In the early seventies, it was thought that the new Yankee Stadium would transform the surrounding Bronx neighborhood. It hasn’t—though it cost four times the original projections. The New Orleans Superdome cost nine times what it was supposed to, and in 1977 lost $13 million. In 1975, Renzo Zingone, a Milanese builder, was to lead a flock of Italian manufacturers to construct a vast industrial park in the South Bronx. It was, then city EDA Administrator Alfred Eisenpreis announced at the time, “a vote of confidence in New York.” Mr. Zingone has not been heard from since.

There is reason to worry that the South Bronx plan will become another false promise. A gap exists between the almost infinitely difficult task and the finite resources Carter will make available; between abstract plans and real people and problems.

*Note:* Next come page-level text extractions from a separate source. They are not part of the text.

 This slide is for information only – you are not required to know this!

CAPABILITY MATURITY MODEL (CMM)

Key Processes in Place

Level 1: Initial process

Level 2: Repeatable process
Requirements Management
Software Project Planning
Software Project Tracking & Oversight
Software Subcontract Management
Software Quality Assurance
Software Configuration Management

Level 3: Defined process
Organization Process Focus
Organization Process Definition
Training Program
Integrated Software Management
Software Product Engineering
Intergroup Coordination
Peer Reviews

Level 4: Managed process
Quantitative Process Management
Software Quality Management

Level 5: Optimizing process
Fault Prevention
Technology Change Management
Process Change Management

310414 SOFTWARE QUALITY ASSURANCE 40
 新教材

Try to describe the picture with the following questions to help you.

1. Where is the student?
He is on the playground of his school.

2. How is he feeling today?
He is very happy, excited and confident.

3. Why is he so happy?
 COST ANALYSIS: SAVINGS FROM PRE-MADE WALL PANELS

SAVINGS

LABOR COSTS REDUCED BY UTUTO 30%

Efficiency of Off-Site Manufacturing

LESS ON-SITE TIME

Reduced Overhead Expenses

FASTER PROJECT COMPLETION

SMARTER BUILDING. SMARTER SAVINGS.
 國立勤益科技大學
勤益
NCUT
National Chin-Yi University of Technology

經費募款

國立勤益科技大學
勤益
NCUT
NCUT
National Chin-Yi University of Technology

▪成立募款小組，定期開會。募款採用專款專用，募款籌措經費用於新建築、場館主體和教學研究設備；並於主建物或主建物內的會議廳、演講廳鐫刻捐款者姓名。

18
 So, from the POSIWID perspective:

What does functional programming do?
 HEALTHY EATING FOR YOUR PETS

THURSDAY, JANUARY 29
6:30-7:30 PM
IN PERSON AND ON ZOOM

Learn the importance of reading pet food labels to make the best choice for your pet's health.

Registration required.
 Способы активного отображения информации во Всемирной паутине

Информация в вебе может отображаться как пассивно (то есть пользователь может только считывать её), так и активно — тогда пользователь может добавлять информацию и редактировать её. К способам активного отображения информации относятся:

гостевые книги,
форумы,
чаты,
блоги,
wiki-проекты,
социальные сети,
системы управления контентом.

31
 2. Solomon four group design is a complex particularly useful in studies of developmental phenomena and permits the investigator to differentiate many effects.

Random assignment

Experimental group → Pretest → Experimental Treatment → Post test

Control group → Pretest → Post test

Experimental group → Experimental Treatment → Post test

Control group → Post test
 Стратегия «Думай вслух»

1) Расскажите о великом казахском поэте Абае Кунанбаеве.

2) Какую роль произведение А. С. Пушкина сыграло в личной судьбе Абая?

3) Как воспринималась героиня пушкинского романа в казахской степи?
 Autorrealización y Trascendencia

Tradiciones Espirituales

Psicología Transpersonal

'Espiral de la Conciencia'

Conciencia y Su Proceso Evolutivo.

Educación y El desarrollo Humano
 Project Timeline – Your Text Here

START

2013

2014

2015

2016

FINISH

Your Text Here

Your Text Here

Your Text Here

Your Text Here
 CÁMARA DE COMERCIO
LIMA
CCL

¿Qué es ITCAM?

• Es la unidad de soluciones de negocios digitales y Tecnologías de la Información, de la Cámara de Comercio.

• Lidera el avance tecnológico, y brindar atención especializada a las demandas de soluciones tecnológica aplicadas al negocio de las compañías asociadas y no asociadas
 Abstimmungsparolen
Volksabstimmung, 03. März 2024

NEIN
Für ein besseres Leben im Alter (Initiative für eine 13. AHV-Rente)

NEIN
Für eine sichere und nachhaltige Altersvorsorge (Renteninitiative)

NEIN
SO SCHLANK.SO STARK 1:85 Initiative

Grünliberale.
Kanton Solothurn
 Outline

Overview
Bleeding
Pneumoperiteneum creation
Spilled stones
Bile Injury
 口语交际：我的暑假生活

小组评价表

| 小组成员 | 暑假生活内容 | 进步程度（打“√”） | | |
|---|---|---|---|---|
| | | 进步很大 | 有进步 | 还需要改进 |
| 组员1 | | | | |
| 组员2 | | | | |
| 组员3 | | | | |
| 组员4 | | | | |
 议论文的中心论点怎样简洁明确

Beyond this is the inevitable clash between the desirable and do-able—the same clash witnessed throughout the city’s last twenty or so years. Wishing to do good for people, New York often tried to do too much. Enthusiasm, or desperation, overcame our sense of limits. We forgot there were limits to what a city could spend, tax or borrow. Just as the city, and Jimmy Carter, may be ignoring a sense of limits in the South Bronx—trying to do too much with too little on the wrong battlefield.

New York’s demands for massive national assistance may also be ignoring federal budget and political limits. Washington should further tilt toward its declining cities. It should target jobs, low-interest loans, incentives for business expansion, relief for high welfare and energy costs; further help stretch the city’s enormous debt to permit the easing of choking debt service payments; offer incentives to state and local governments to improve their productivity. New York, like other older cities, is afflicted with too many poor people and too few resources. Alone, sometimes all New York can do is imitate, in Brian Berry’s words, “the man with the garbage can following the elephant into the ring, just cleaning up the awful mess that’s there.”

But after saying this, honesty compels recognition that most federal aid programs already tilt toward New York. President Carter’s proposed urban policy would tilt even more toward older cities. Yet his proposed tilt aroused potent political opposition. The Sunbelt is angry, as are the suburbs. Everyone wants a piece of the action, and everyone doesn’t have the same generosity of spirit exhibited by liberal New Yorkers in the thirties. In addition, the President is committed to balancing the federal budget and has already announced his intention to reduce the percentage of the GNP spent by the federal government. Many in Congress and the nation already blame government spending and the huge federal deficit for raging inflation. As of June 1978, twenty-three state legislatures—two-thirds the required number—had approved an amendment to the Constitution banning federal deficits.

In short, there is not likely to be a federal Santa Claus. That is why Senator Moynihan’s putative $7.4 billion “gap” is so harmful. It is a narcotic.